OK, I'll comment!

I don't know if that data for higher education was net or list, but there are larger issues about defining affordability. Let's start with the big uncontroversial fact...

The relative price of a year in college has clearly gone up since the early 1980s. https://twitter.com/jselingo/status/1339581869453574151
So has the "relative" price of most services. Their prices have risen compared to goods. From the Survey of Current Business, the price series for higher education tracks child daycare quite closely.
As an aside, how many people would claim that the "skyrocketing" price of daycare is driven primarily by prestige games, wasteful amenities arms races, lazy "tenured" teachers, and other dysfunctional behavior as opposed to normal competition in a labor-intensive service?
If the % change in price is bigger than the % rise in income, the family will indeed spend a bigger % of its income on education.
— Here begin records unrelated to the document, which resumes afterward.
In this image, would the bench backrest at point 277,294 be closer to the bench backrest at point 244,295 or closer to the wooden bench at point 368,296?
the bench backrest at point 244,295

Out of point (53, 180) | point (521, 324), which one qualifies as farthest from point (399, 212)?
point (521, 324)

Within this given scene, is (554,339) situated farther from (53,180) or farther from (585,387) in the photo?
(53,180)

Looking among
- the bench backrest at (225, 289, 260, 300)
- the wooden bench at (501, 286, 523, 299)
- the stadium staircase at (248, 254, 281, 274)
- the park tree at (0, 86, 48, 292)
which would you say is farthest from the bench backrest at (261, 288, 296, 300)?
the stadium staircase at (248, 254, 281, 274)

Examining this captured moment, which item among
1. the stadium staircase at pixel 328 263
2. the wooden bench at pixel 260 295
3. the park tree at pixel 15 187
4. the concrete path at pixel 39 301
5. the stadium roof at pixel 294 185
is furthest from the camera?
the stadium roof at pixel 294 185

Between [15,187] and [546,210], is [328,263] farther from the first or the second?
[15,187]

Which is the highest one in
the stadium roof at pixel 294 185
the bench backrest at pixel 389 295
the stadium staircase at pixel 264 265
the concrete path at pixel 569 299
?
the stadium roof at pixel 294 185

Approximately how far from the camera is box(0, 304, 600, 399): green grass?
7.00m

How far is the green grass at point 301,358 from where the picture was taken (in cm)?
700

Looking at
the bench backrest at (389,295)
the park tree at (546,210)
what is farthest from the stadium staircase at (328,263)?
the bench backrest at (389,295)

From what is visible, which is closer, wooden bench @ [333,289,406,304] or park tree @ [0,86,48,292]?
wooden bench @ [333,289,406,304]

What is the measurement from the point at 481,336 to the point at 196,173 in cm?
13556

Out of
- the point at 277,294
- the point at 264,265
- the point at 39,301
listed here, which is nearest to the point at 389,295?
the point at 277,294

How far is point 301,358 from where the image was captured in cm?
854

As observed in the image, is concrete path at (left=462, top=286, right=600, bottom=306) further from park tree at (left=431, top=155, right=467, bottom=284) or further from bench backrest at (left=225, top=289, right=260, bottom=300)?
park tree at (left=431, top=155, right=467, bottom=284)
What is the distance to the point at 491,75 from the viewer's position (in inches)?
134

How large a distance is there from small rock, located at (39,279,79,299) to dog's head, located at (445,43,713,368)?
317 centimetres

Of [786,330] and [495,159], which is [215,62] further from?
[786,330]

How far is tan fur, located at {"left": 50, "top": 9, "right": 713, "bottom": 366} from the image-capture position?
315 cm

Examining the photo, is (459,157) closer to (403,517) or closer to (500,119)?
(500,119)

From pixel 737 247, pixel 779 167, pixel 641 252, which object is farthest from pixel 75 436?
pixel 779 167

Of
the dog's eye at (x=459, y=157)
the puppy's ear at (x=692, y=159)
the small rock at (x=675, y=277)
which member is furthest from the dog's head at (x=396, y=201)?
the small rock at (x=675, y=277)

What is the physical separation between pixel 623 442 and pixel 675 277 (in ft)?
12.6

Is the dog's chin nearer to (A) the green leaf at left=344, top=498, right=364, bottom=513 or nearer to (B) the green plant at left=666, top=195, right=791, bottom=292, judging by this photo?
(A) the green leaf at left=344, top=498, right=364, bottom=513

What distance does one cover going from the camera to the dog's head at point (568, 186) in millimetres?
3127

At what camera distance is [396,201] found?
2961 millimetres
But this doesn't necessarily make a year in college less affordable.
Americans spend a bigger fraction of their income on services now than in the past because the relative price of services has gone up. But national productivity growth has pushed up incomes enough so the average American can buy more services AND more goods than in the past.
The added complexity in higher education is that national averages for things like family income and list price are largely irrelevant. The net price of a year in college varies by what type of school you choose to attend and by your family income.
For families in the bottom income quintile, a year at highly selective colleges has become cheaper. But it has become more expensive at many non-selective public institutions suffering from appropriations cuts. The consequences have been well documented by @saragoldrickrab
By contrast, families in the top 2% (who mostly pay full list price at "elite" schools) have seen their incomes rise by much more than the list price at Yale. As list price rises, an elite education isn't less "affordable" if you can buy everything you bought before, and more.
Another aside: this idea of affordability (can you buy what you bought before and more) treats higher education like any other good you buy out of current income. It's an investment, of course, and its value has gone up relative to 1980. Borrowing isn't evil.
The stratospheric list price tuitions at "elite" private colleges grab headlines, but these sticker prices are substantially driven by rising income inequality coupled with the market power of these schools to capture some of that income growth through price discrimination.
This is another reason why you shouldn't compare the % rise in list price with the % change in family income. If Harvard's cost of attendance goes up 3% ($2.5K) and a high-income family earns "only" 2% more (say 10K), then Harvard isn't being pushed out of the family budget.
Truly middle income families making 60K-100K or so are likely facing serious affordability problems if their sons/daughters attend schools whose net cost of attendance AT THEIR INCOME LEVEL has been rising sharply. These families are also borrowing more to finance education.